Après avoir constamment dégringolé jusqu’à la mi-juin, les marchés d’actions se sont nettement ressaisis tout au long du mois de juillet. Que faut-il penser de ce rebond et à quels aspects faut-il être attentif en particulier en vue de la suite du deuxième semestre? Le point avec Thomas Meier, gérant de portefeuille spécialisé dans les actions européennes et les valeurs qui offrent des dividendes attrayants chez MainFirst.

En juillet, ainsi qu'au début du mois d'août, on a assisté à une forte reprise des marchés boursiers. Comment analysez-vous cette évolution?

Les marchés boursiers ont connu un rebond ces dernières semaines, car les acteurs du marché estiment que le pic d'inflation ne sera atteint que dans les prochains mois. On constate également un net ralentissement des prix de nombreuses matières premières. En combinaison avec le ralentissement de la dynamique économique, les acteurs du marché s'attendent à des impulsions inflationnistes plus faibles, ce qui devrait inciter les banques centrales à agir de manière plus réfléchie dans le cadre du resserrement monétaire. A cela s'ajoute la saison actuelle de publication des rapports d’activité. Les entreprises font certes état des répercussions du ralentissement économique, mais sur le plan fondamental, on n'observe pas de recul significatif.

«Nous observons une saison des résultats robuste des deux côtés de l'Atlantique.»
Quelles conclusions tirez-vous jusqu’à présent de la saison des résultats pour les chiffres publiés à fin juin de manière générale?

Nous observons une saison des résultats robuste des deux côtés de l'Atlantique. Aux Etats-Unis, les deux tiers des sociétés ont dépassé leurs prévisions de chiffre d'affaires et les trois quarts leurs estimations de bénéfices. En Europe, les trois quarts des entreprises ont dépassé leurs prévisions de chiffre d'affaires, mais seulement la moitié leurs estimations de bénéfices. Les entreprises européennes semblent répercuter l'augmentation de leurs coûts sur les clients finaux, mais pas dans la mesure qui serait nécessaire pour maintenir les marges.
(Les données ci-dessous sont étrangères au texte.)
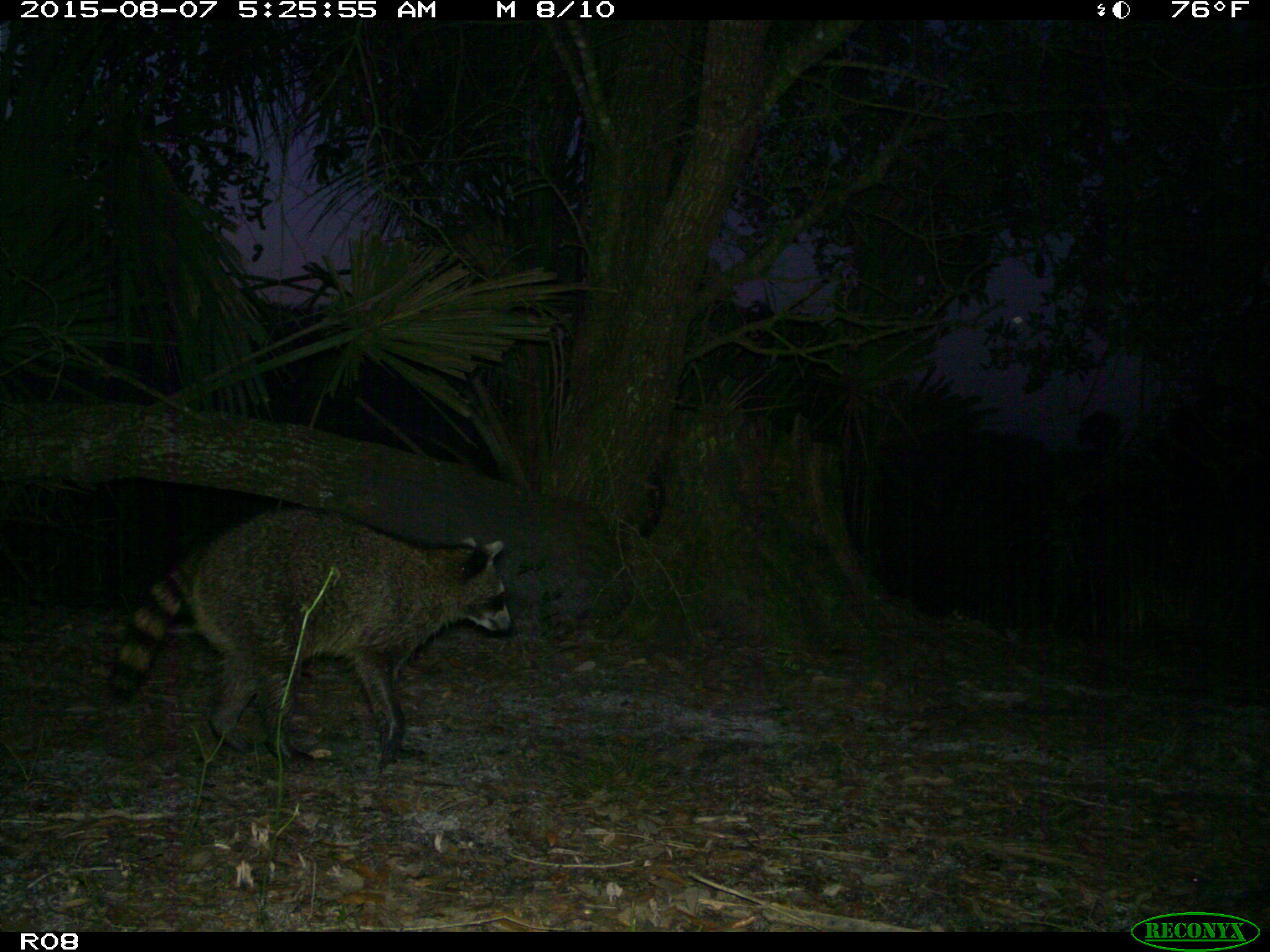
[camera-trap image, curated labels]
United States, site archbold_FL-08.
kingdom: Animalia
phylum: Chordata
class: Mammalia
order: Carnivora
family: Procyonidae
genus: Procyon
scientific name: Procyon lotor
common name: common raccoon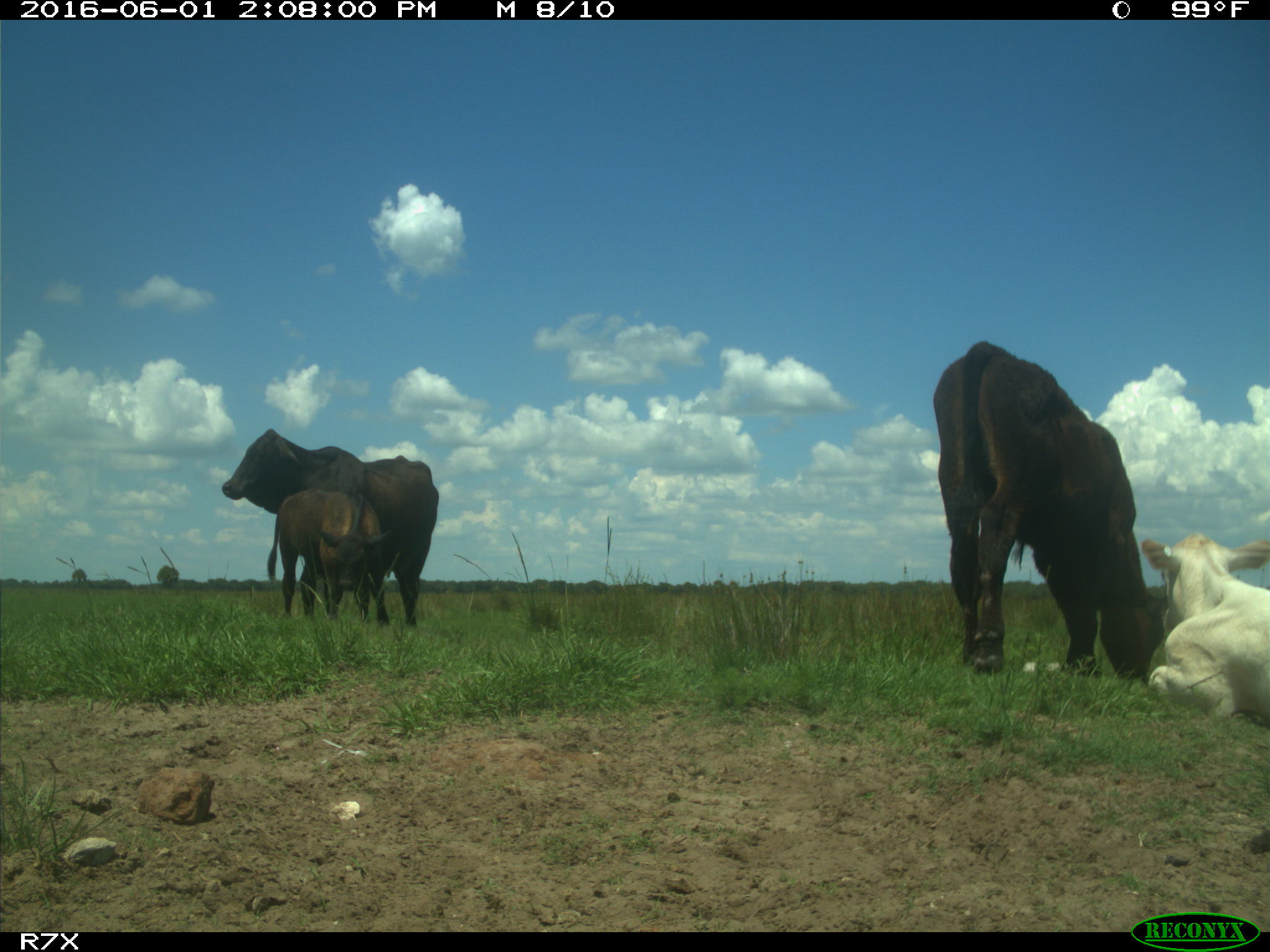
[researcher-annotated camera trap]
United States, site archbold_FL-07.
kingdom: Animalia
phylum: Chordata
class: Mammalia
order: Artiodactyla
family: Bovidae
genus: Bos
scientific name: Bos taurus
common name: domestic cow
Cela est principalement dû aux coûts élevés de l'énergie résultant de la guerre en Ukraine.

A quels aspects faut-il être particulièrement attentif lorsque l’on analyse ou sélectionne des entreprises dans le contexte actuel?

Le fait de disposer d’un pouvoir de fixation des prix et la capacité d’une entreprise à pouvoir répercuter à ses clients les éventuelles hausses des coûts des intrants sont certainement l’un des critères les plus importants à prendre en compte dans le contexte actuel caractérisé par une inflation élevée. Hormis cet aspect, il faut aussi regarder de près s’il y a eu des variations dans la demande des produits ou services d’une entreprise ou si l’on observe des changements dans le comportement de ses clients. Enfin, il faut aussi regarder dans quelle mesure une entreprise est suffisamment flexible pour adapter sa base de coûts.

Dans l’ensemble, j’ai toutefois l’impression que le «cocktail» de nouvelles très négatives qui se sont succédées tout au long du premier semestre a fortement influencé la perception des investisseurs. De mon point de vue, il y a beaucoup de nouvelles négatives qui sont déjà intégrées dans les cours.

Si l’on reprend quelques-uns des éléments que vous avez mentionnés, pourquoi la capacité des entreprises à pouvoir imposer leur prix est-elle si importante actuellement? N’est-ce pas un critère important en tout temps…

Oui, c’est le cas. Toutefois, je n’ai encore jamais vécu une phase comparable à celle que nous vivons actuellement. Plusieurs facteurs se cumulent: les entreprises sont confrontées à un important manque de main d’œuvre et elles doivent verser des salaires plus élevés réclamés par le personnel en raison de l’inflation galopante dans de nombreux pays. Et cela intervient alors que l’économie, dans son ensemble, ne se trouve pas dans une situation de surchauffe, ce qui constitue une différence par rapport à d’autres périodes qui ont précédé des corrections boursières. Par exemple, il n’y a pas eu en 2021 de phase de surchauffe de l’économie comparable à celle du marché de l’immobilier avant la crise financière globale en 2007 ou à celle qui a précédé la bulle des «dotcoms» au début du millénaire. Je ne vois pas de tels excès actuellement. Certes, il y a des problèmes importants comme l’inflation et les interruptions des chaînes de production. En revanche, beaucoup d’entreprises affichent toujours des bilans sains, leurs marges bénéficiaires sont encore élevées. Elles sont souvent «fit» de manière générale et sont aptes à affronter des crises.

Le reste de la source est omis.